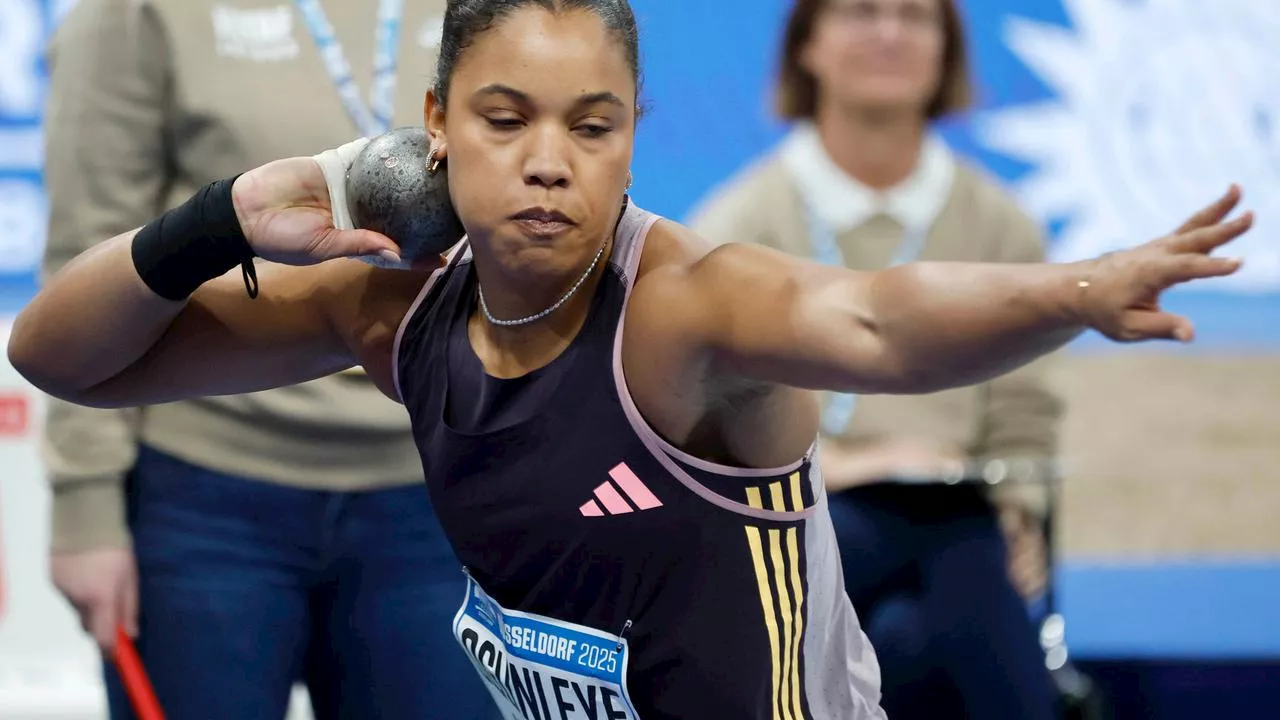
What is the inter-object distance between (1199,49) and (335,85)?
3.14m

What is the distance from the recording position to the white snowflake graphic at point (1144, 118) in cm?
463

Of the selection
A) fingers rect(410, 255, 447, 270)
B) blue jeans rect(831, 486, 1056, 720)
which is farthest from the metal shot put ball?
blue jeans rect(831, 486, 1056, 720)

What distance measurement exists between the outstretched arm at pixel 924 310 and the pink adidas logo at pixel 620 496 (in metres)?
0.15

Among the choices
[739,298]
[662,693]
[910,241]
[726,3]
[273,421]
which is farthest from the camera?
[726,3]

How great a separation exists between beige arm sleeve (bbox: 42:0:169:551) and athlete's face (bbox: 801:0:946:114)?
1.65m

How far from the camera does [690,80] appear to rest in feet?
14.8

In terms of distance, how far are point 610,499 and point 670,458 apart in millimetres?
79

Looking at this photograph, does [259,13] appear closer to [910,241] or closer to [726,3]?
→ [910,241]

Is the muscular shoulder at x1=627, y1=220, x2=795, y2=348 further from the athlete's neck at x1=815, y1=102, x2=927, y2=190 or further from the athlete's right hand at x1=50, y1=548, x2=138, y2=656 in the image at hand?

━━━━━━━━━━━━━━━━━━━━

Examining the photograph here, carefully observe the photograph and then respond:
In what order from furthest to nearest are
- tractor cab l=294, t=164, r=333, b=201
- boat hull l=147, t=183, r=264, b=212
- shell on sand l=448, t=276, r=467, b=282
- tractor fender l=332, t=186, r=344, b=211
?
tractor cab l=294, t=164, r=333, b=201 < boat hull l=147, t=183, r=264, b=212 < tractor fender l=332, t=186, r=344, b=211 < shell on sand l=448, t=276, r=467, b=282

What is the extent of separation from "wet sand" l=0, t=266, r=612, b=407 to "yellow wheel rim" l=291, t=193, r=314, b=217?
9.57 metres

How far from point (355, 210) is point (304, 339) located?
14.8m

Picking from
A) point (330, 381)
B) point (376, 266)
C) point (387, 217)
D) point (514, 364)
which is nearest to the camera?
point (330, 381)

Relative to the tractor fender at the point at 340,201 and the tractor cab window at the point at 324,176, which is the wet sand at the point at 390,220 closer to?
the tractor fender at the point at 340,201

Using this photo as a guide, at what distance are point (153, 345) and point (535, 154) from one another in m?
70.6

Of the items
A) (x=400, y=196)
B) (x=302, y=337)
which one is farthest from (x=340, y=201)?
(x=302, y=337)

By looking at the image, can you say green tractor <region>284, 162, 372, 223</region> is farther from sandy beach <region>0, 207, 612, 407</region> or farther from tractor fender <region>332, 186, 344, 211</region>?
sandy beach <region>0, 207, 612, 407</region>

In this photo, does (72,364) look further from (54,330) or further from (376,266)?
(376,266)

━━━━━━━━━━━━━━━━━━━━

▶ [Task goal]: Please find each line in the listing above that contains the word "further" and copy it out. Case counts.

▶ [Written solution]:
Is the muscular shoulder at x1=627, y1=220, x2=795, y2=348 further from the athlete's neck at x1=815, y1=102, x2=927, y2=190 or further from the athlete's right hand at x1=50, y1=548, x2=138, y2=656 in the image at hand?
In this photo, does (72,364) look further from (54,330) or further from (376,266)?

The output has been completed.